Not disagreeing with you at all, you made a pretty good point. But when engineering the prompt takes 80% of the effort that just writing the essay (or code for that matter) would take, I think most people would rather write it themselves.

[–] FaceDeer@fedia.io 1 points 4 months ago

Sure, in those situations. I find that it doesn't take that much effort to write a prompt that gets me something useful in most situations, though. You just need to make some effort. A lot of people don't put in any effort, get a bad result, and conclude "this tech is useless."

[–] slazer2au@lemmy.world 9 points 4 months ago (1 children)

We are all annoyed at clients for not saying what they actually want in a Scope of Works, yet we do the same to LLM thinking it will fill in the blanks how we want it filled in.

[–] takeda@lemmy.world 7 points 4 months ago (1 children)

Yet that's usually enough when taking to another developer.

The problem is that we have this unambiguous language that is understood by human and a computer to tell computer exactly what we want to do.

With LLM we instead opt to use a natural language that is imprecise and full of ambiguity to do the same.

[–] FaceDeer@fedia.io 0 points 4 months ago

You communicate with co-workers using natural languages but that doesn't make co-workers useless. You just have to account for the strengths and weaknesses of that mechanism in your workflow.

## Required actions
a) In the forum discussion, what do people who put in no effort and get a bad result conclude about the technology?
b) Quote the forum discussion from "Yet that's usually" up to and including "in your workflow.".

(Dataset entries)
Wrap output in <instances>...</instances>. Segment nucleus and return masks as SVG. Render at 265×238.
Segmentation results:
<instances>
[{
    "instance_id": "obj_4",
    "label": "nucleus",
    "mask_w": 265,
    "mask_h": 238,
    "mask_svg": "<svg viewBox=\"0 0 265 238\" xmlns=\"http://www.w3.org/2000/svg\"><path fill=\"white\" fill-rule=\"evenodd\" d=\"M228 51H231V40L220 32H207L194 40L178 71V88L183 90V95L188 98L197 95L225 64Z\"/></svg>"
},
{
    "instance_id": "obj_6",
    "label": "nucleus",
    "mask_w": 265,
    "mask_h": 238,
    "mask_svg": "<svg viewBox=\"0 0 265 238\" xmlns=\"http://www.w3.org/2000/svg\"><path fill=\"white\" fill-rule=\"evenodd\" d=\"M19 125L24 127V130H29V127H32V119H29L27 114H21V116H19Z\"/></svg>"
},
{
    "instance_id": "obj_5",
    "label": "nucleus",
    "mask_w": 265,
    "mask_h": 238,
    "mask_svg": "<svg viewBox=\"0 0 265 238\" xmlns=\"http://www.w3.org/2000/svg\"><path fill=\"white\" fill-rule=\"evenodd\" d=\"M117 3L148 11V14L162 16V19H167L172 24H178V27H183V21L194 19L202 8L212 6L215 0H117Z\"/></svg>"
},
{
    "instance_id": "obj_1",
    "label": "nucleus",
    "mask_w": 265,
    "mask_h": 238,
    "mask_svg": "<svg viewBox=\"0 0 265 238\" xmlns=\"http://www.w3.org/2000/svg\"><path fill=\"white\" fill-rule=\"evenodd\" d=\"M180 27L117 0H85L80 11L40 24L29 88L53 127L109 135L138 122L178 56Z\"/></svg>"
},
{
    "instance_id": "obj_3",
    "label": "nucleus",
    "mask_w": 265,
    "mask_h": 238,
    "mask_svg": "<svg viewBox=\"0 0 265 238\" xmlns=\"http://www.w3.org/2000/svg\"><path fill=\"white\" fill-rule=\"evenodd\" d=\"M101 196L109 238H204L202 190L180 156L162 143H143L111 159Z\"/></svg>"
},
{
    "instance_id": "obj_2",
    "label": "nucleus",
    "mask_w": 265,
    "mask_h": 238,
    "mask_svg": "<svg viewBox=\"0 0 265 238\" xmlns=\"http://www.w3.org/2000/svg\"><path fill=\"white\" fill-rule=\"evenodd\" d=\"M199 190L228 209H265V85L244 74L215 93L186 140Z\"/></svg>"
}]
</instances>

## Results in order
a) They conclude that "this tech is useless."

b)
Yet that's usually enough when taking to another developer.

The problem is that we have this unambiguous language that is understood by human and a computer to tell computer exactly what we want to do.

With LLM we instead opt to use a natural language that is imprecise and full of ambiguity to do the same.

[–] FaceDeer@fedia.io 0 points 4 months ago

You communicate with co-workers using natural languages but that doesn't make co-workers useless. You just have to account for the strengths and weaknesses of that mechanism in your workflow.